## Your objective
Apart from the pictures, write out all the records exactly.

[Brief descriptive captions]

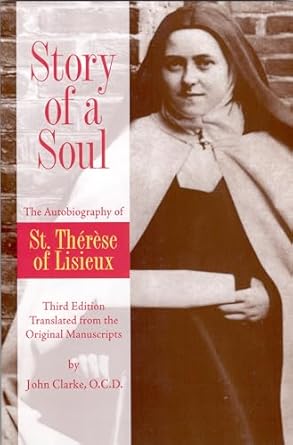 Story of a Soul: The Autobiography of St. Therese of Lisieux (the Little Flower) [The Authorized English Translation of Therese's Original Unaltered ... The Autobiography of Saint Therese of Lisieux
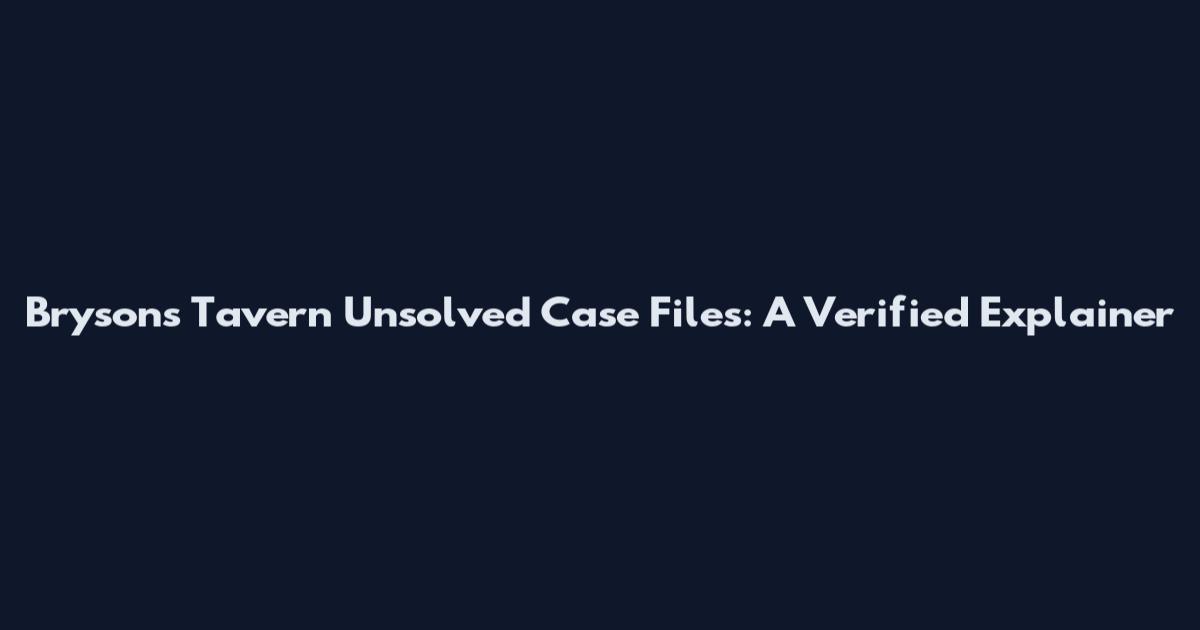 Bryson's Tavern Unsolved Case Files: A Verified Explainer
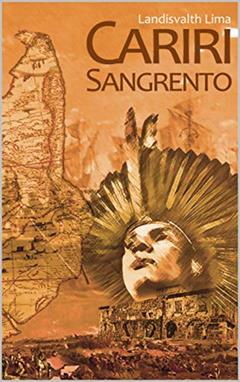 Cariri Sangrento, do autor Landisvalth Lima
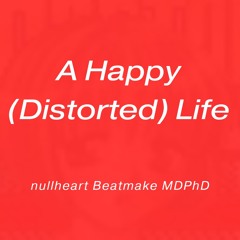 A Happy Distorted Life (prod. nullheart)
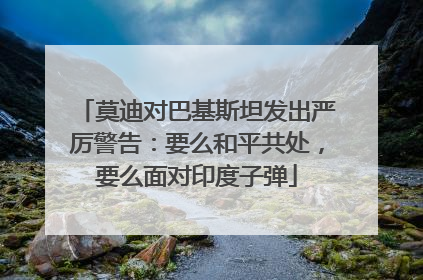 莫迪对巴基斯坦发出严厉警告：要么和平共处，要么面对印度子弹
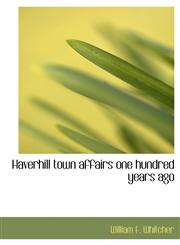 Haverhill town affairs one hundred years ago,1115793047,9781115793049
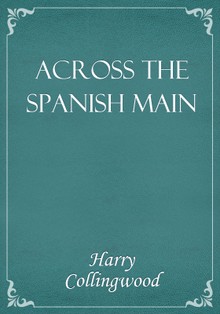 Across the Spanish Main
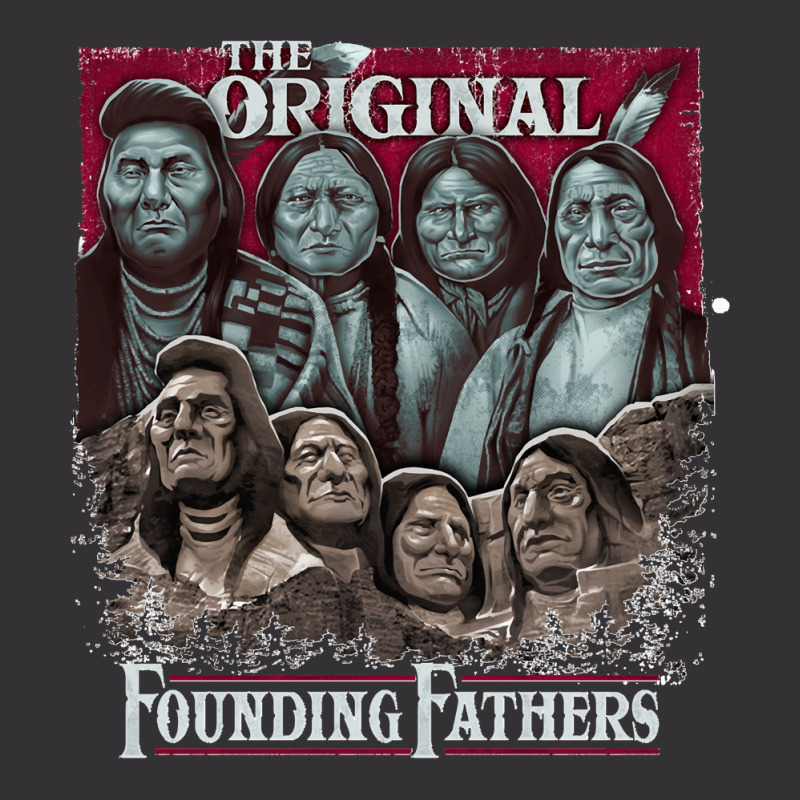 The Original Founding Fathers Mount Rushmore  Native American Indian C Vintage Hoodie | Artistshot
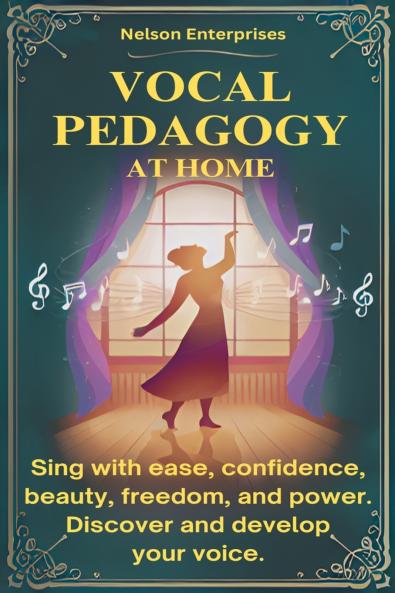 VOCAL PEDAGOGY AT HOME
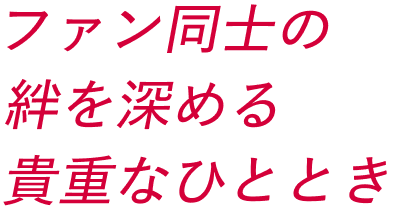 ファン同士の絆を深める貴重なひととき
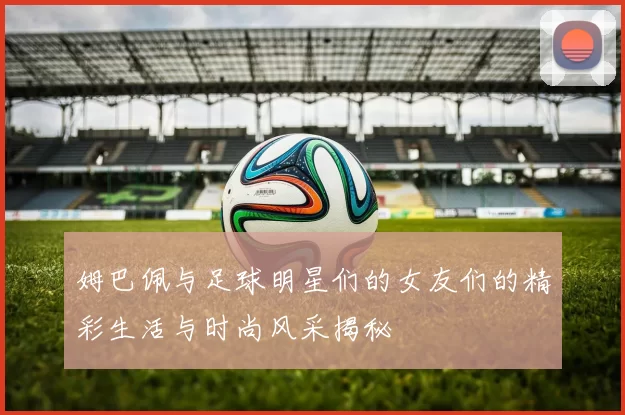 姆巴佩与足球明星们的女友们的精彩生活与时尚风采揭秘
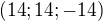 $(14;14;-14)$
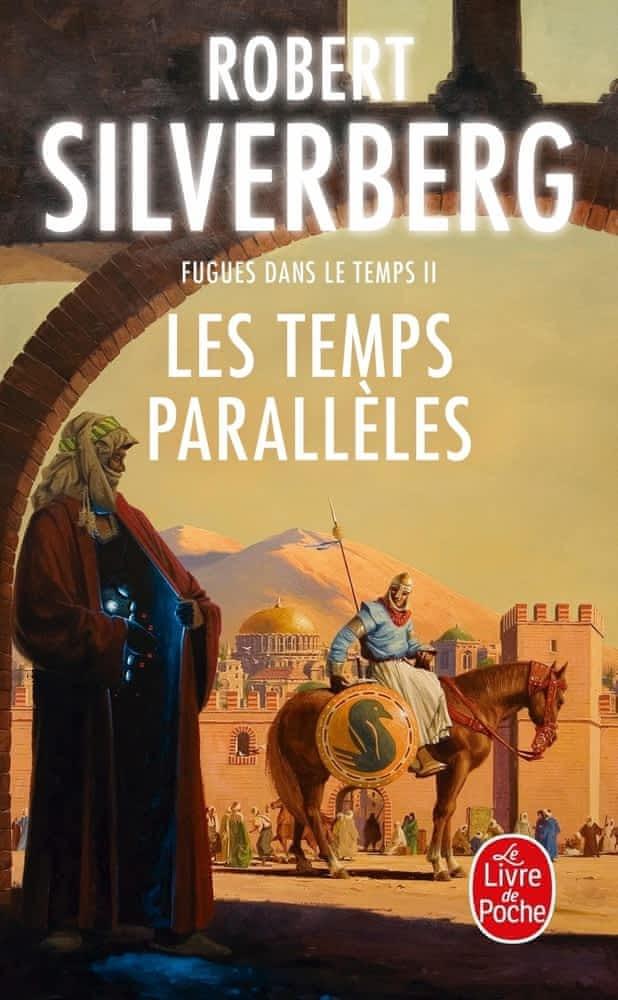 Robert Silverberg: Les temps parallèles (French language, 2006, Librairie générale française)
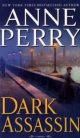 Dark Assassin. Das dunkle Labyrinth, englische Ausgabe - Anne Perry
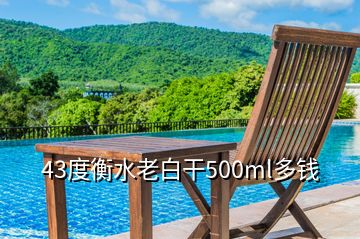 43度衡水老白干500ml多錢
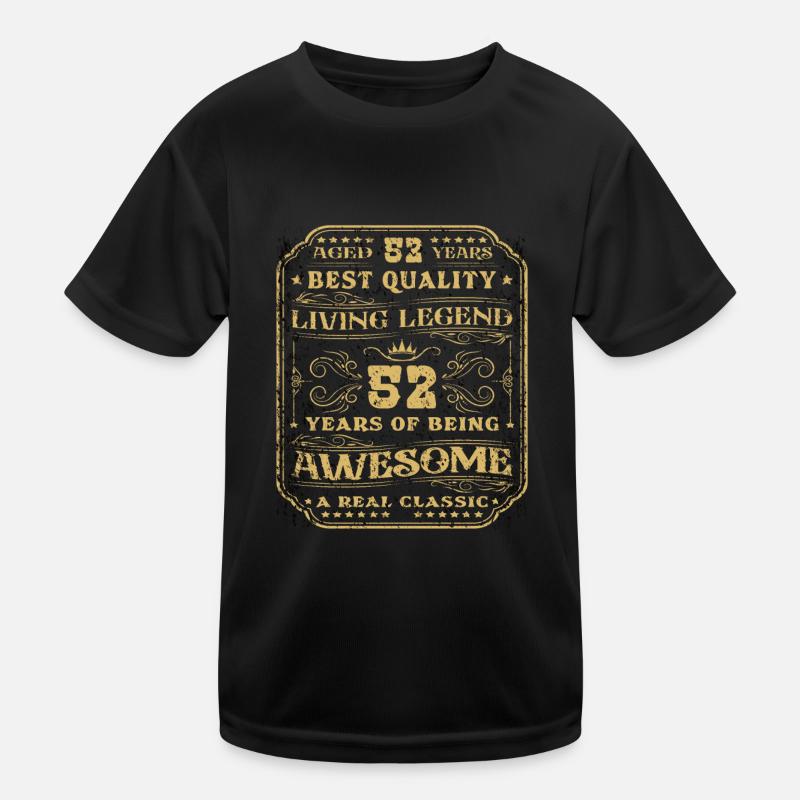 52 birthday 52 years man 52 years legendary 52 Kids Functional T-Shirt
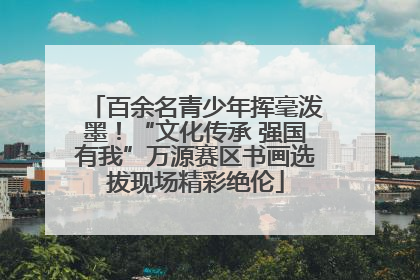 百余名青少年挥毫泼墨！“文化传承 强国有我”万源赛区书画选拔现场精彩绝伦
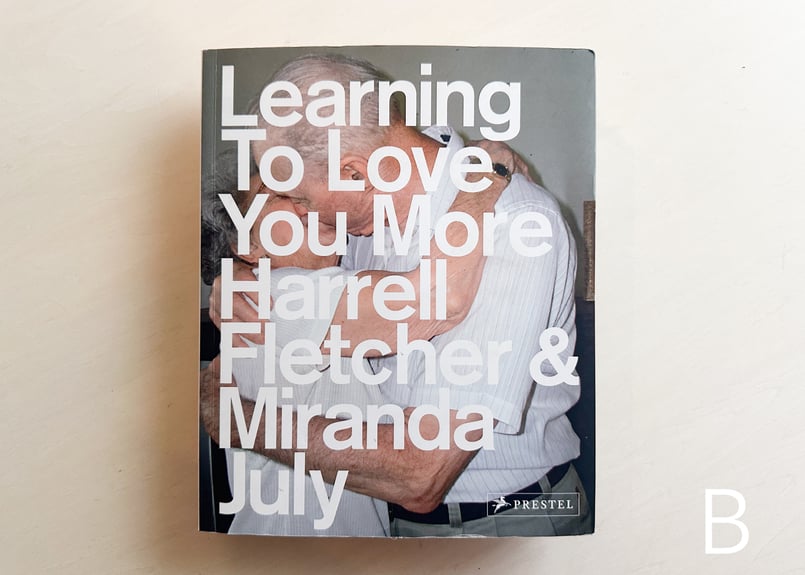 Learning to Love You More | good title books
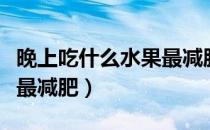 晚上吃什么水果最减肥最好（晚上吃什么水果最减肥）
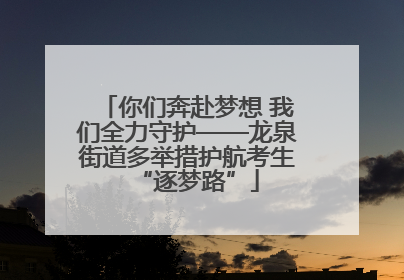你们奔赴梦想 我们全力守护——龙泉街道多举措护航考生“逐梦路”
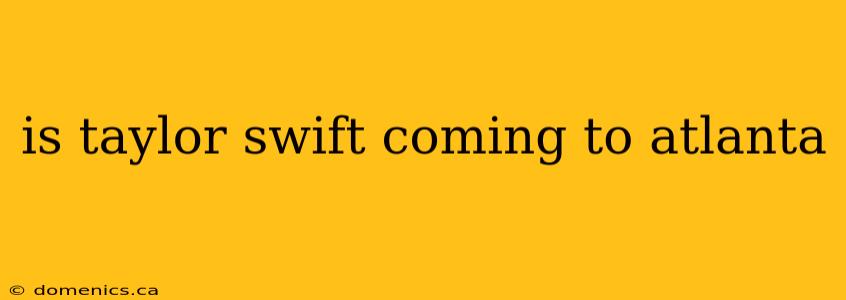 is taylor swift coming to atlanta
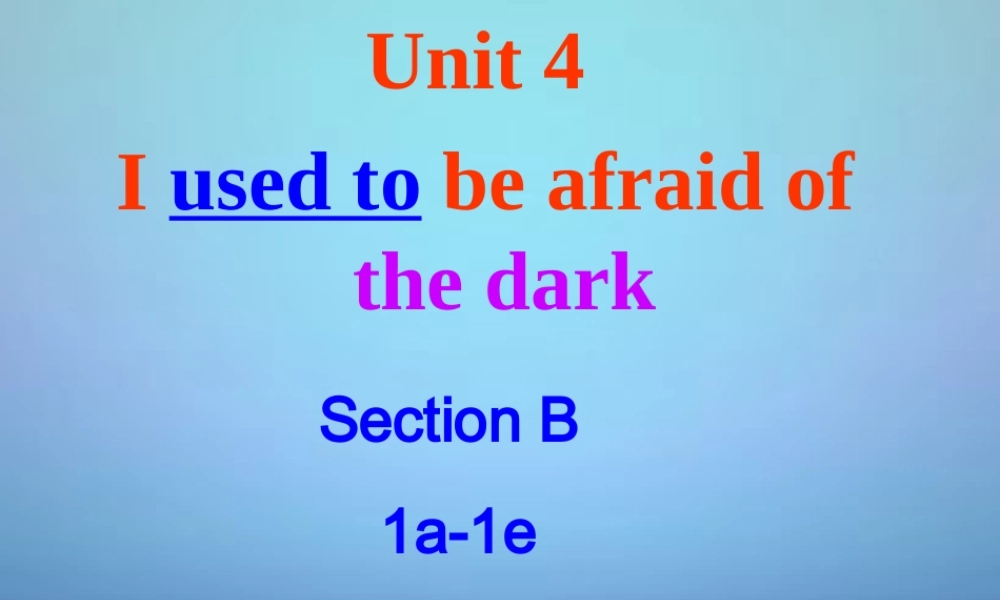 海南省华侨中学三亚学校九年级英语全册 Unit 4 I used to be afraid of the dark Section B（1a-1e）课件.ppt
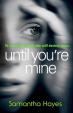 Until You´re Mine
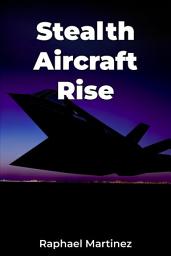 Icon image Stealth Aircraft Rise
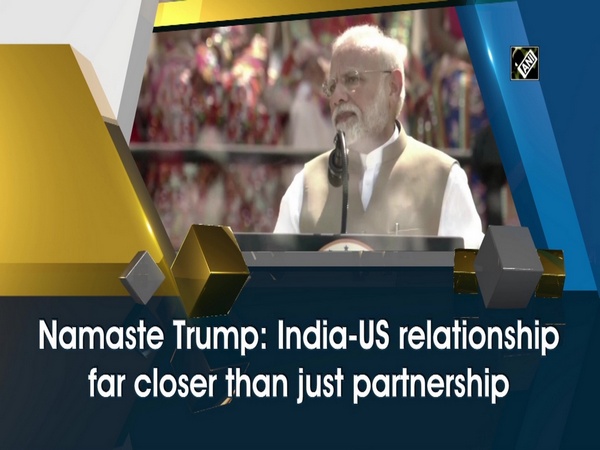 Namaste Trump: India-US relationship far closer than just partnership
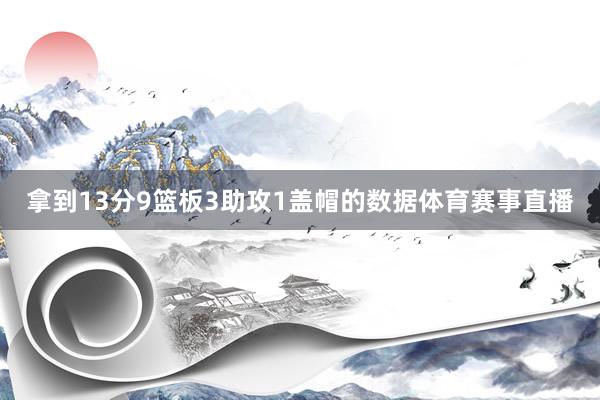 拿到13分9篮板3助攻1盖帽的数据体育赛事直播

## Response to the task
 Story of a Soul: The Autobiography of St. Therese of Lisieux (the Little Flower) [The Authorized English Translation of Therese's Original Unaltered ... The Autobiography of Saint Therese of Lisieux
 Bryson's Tavern Unsolved Case Files: A Verified Explainer
 Cariri Sangrento, do autor Landisvalth Lima
 A Happy Distorted Life (prod. nullheart)
 莫迪对巴基斯坦发出严厉警告：要么和平共处，要么面对印度子弹
 Haverhill town affairs one hundred years ago,1115793047,9781115793049
 Across the Spanish Main
 The Original Founding Fathers Mount Rushmore  Native American Indian C Vintage Hoodie | Artistshot
 VOCAL PEDAGOGY AT HOME
 ファン同士の絆を深める貴重なひととき
 姆巴佩与足球明星们的女友们的精彩生活与时尚风采揭秘
 $(14;14;-14)$
 Robert Silverberg: Les temps parallèles (French language, 2006, Librairie générale française)
 Dark Assassin. Das dunkle Labyrinth, englische Ausgabe - Anne Perry
 43度衡水老白干500ml多錢
 52 birthday 52 years man 52 years legendary 52 Kids Functional T-Shirt
 百余名青少年挥毫泼墨！“文化传承 强国有我”万源赛区书画选拔现场精彩绝伦
 Learning to Love You More | good title books
 晚上吃什么水果最减肥最好（晚上吃什么水果最减肥）
你们奔赴梦想 我们全力守护——龙泉街道多举措护航考生“逐梦路”
 is taylor swift coming to atlanta
 海南省华侨中学三亚学校九年级英语全册 Unit 4 I used to be afraid of the dark Section B（1a-1e）课件.ppt
 Until You´re Mine
 Icon image Stealth Aircraft Rise
 Namaste Trump: India-US relationship far closer than just partnership
 拿到13分9篮板3助攻1盖帽的数据体育赛事直播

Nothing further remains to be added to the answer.